**引用文**
# # # # # # #

【気になるアノ人を追跡調査!野球探偵の備忘録(62)】今年のセンバツ高校野球は23日に開幕。16日に組み合わせ抽選会が行われ、公立校は偏差値76の進学校としても知られる膳所(滋賀)など、9校が出場する。強豪私学に公立がどう立ち向かうのかも楽しみだが、1980年夏、都立高校として史上初めて甲子園に出場し、大フィーバーとなったのが国立高だった。「都立の星」として市川武史とバッテリーを組み、東大野球部でも活躍した川幡卓也が、当時の舞台裏と文武両道の秘訣を明かした。

「甲子園に出ていなかったら、東大を受けることもなかった。どちらかというとフワフワした性格なので、全く違う人生になっていたと思いますよ」

 その年の夏、国立高は身長167センチの“小さな大エース”市川の快投もあり、西東京大会を勝ち上がった。準々決勝で佼成学園を延長18回引き分け再試合の末に6―3で撃破したあたりからその快進撃は注目を集め、準決勝は堀越に2―0で快勝。決勝の駒大高戦が行われた神宮球場には5万人の大観衆が詰めかけた。0―0の緊迫した投手戦は、9回に国立高が2点を挙げて勝利。都立史上初の甲子園出場という快挙に地元は沸いた。

「西東京決勝の日は電車で千駄ケ谷の駅に集合したんですが、帰りはマイクロバスを手配してくれて国立駅まで送ってもらいました。駅から学校までは歩いて15分くらいなんですが、大きい道路が封鎖されてて、沿道が人で埋め尽くされていた。もうパレードですよ」

# # # # # # #

[データセットの抜粋]
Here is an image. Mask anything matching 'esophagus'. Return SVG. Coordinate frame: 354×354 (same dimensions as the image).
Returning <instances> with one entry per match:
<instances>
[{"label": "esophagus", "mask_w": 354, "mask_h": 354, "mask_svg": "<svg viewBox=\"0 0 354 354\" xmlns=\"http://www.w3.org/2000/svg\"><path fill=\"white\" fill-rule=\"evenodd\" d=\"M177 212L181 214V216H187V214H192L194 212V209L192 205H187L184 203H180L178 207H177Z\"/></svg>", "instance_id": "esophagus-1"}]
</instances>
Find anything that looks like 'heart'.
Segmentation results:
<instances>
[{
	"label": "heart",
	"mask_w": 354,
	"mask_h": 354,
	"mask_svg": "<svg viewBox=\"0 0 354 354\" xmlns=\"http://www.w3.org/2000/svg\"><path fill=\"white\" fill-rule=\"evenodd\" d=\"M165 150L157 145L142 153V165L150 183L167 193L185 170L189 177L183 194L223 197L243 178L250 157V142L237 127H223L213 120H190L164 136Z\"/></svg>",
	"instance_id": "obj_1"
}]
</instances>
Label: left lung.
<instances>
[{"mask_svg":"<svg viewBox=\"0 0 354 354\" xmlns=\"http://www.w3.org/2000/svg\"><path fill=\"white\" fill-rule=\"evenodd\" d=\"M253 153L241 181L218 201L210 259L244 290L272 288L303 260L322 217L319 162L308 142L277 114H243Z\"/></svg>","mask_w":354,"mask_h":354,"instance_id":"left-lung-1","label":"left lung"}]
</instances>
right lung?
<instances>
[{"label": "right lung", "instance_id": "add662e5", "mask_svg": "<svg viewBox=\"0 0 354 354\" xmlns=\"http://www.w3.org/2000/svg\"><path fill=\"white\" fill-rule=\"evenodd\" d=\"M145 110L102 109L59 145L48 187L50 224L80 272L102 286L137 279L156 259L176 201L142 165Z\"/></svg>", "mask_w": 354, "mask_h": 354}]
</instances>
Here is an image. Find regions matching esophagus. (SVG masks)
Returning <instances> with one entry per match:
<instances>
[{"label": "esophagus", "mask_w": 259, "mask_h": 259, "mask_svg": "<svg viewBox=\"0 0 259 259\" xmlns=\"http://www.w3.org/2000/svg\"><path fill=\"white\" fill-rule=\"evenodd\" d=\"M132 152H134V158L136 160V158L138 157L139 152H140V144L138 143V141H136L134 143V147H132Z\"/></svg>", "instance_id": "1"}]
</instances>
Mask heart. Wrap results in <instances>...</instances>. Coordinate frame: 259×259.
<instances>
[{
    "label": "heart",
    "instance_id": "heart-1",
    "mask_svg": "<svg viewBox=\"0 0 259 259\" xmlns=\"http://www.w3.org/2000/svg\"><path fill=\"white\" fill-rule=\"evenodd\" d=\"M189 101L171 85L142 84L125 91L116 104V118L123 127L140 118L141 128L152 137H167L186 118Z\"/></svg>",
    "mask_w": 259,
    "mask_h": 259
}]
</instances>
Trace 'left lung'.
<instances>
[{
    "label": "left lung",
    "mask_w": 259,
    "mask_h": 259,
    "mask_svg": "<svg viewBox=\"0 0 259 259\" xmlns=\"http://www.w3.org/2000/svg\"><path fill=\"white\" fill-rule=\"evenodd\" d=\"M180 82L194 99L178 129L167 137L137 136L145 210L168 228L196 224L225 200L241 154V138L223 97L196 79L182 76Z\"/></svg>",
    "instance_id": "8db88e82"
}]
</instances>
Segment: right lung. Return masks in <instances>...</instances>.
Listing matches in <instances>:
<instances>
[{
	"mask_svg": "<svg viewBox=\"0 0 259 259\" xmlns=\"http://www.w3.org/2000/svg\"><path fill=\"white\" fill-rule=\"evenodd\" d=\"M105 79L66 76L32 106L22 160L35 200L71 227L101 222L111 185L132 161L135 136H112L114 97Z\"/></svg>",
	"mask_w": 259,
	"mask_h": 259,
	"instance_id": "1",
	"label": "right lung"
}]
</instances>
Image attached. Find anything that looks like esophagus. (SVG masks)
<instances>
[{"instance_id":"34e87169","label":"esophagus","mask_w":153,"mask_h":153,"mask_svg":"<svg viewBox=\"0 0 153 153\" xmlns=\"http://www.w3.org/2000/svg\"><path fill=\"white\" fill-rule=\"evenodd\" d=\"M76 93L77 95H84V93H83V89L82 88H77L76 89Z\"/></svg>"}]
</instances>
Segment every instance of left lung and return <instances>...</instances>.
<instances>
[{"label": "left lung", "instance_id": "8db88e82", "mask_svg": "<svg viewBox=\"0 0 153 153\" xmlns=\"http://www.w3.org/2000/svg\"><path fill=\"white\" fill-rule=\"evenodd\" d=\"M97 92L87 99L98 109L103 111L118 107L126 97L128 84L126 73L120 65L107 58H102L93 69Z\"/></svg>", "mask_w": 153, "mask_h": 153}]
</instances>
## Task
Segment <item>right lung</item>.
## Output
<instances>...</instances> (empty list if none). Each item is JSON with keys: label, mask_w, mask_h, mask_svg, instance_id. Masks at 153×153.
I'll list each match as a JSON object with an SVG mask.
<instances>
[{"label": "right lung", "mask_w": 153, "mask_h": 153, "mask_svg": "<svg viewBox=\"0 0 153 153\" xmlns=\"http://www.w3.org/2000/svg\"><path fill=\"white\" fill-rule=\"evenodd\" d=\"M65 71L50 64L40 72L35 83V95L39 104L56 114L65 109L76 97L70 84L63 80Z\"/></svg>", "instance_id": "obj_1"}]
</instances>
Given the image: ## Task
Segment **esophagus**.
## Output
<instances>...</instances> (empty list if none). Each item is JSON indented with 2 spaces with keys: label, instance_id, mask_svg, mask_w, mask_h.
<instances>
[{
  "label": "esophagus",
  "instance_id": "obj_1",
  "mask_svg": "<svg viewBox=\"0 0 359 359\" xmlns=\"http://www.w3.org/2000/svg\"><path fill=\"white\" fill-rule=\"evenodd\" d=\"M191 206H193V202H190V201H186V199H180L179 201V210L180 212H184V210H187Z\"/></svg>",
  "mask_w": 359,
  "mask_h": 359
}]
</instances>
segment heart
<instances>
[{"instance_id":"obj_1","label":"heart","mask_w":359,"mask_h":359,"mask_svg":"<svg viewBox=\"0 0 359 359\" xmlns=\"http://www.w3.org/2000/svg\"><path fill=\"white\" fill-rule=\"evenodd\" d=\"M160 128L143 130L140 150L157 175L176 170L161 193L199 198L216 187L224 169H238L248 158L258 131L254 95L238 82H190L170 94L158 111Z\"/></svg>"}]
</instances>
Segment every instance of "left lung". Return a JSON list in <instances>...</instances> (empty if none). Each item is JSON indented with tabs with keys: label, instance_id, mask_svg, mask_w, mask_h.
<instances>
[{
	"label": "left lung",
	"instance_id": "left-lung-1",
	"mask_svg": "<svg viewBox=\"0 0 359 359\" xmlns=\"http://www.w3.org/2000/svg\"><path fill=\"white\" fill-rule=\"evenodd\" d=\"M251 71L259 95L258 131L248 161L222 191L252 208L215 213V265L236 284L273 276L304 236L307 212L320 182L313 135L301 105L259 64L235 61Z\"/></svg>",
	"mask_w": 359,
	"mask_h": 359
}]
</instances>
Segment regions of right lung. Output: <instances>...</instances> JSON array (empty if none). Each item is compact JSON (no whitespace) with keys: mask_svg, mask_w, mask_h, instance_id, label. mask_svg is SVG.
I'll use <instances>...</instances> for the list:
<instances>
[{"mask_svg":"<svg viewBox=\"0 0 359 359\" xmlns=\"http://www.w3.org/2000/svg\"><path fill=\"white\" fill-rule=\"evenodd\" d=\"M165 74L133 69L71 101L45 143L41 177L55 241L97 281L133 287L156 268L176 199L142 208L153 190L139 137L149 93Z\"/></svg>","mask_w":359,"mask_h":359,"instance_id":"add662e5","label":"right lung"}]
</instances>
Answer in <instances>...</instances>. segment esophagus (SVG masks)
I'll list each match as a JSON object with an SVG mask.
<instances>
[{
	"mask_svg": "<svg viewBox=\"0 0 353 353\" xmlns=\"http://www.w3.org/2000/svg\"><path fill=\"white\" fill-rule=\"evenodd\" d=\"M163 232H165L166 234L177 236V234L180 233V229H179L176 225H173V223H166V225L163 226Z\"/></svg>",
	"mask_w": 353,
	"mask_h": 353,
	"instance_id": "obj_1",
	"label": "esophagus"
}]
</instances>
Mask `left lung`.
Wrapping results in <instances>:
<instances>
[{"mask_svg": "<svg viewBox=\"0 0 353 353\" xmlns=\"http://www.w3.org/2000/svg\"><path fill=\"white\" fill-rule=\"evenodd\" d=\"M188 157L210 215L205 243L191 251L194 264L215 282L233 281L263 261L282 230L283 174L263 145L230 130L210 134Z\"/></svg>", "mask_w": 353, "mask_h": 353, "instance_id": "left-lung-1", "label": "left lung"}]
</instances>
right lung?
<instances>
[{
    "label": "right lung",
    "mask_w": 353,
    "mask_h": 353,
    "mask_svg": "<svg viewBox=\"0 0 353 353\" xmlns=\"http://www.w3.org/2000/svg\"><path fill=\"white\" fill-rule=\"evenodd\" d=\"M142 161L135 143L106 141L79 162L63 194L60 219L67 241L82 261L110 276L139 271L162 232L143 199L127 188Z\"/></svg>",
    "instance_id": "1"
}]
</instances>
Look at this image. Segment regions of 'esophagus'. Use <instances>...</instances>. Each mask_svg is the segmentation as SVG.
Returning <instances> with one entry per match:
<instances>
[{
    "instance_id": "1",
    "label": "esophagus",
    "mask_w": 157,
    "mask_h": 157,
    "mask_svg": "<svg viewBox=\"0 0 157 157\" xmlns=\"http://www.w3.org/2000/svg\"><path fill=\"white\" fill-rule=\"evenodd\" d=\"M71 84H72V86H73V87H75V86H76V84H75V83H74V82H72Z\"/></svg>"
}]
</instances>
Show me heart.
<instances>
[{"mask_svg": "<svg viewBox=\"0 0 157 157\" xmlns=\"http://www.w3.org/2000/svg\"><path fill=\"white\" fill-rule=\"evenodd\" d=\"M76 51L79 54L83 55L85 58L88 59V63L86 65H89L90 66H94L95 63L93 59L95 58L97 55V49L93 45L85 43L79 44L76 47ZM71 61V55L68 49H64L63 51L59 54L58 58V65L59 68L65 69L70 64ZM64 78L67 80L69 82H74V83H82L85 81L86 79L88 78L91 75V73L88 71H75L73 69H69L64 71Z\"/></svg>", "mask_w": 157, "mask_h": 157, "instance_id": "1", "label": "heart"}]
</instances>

# # # # # # #

**課題一覧**
A – エントリの中から、「none」という語を含む行をすべて抜き出してください。
B – 上にある国立高の甲子園初出場の記事を、最後の文の後から書き進めてください。

**課題ごとの結果**
A –
<instances>...</instances> (empty list if none). Each item is JSON with keys: label, mask_w, mask_h, mask_svg, instance_id. Masks at 153×153.
<instances>...</instances> (empty list if none). Each item is JSON indented with 2 spaces with keys: label, instance_id, mask_svg, mask_w, mask_h.
Segment every instance of "left lung". Return a JSON list in <instances>...</instances> (empty if none). Each item is JSON indented with tabs with keys: label, instance_id, mask_svg, mask_w, mask_h.
Segment regions of right lung. Output: <instances>...</instances> JSON array (empty if none). Each item is compact JSON (no whitespace) with keys: mask_svg, mask_w, mask_h, instance_id, label. mask_svg is SVG.

B –
 フィーバーは甲子園でも続く。初戦で名門・箕島(和歌山)に敗れたものの、注目度では前年春夏連覇の相手校をも凌駕した。ただ、話題になったのは野球そのものではなかったようで…。

「進学校ということで、マスコミの方々も野球のことなんかほとんど聞いてくれない。『普段はどれくらい勉強しているの?』『進学は国立大?』『じゃあ東大とか?』と聞かれて『行けたらいいですね』と答えたら“東大志望!”とか書かれちゃって(笑い)。『国立高校の宿舎では夜遅くまで明かりがともっていて、つかの間の休息も勉学に励んでいるようだ』なんて臆測で書いた記事もあったけど、誰一人勉強なんかしてないですよ」

 報道陣の取材により「東大志望」とされてしまった川幡だが、これが現実となる。1年の浪人生活を経て、バッテリーを組んだ市川とともに赤門をくぐる。結局、当時3年生だったメンバーのうち4人が東大に進学した。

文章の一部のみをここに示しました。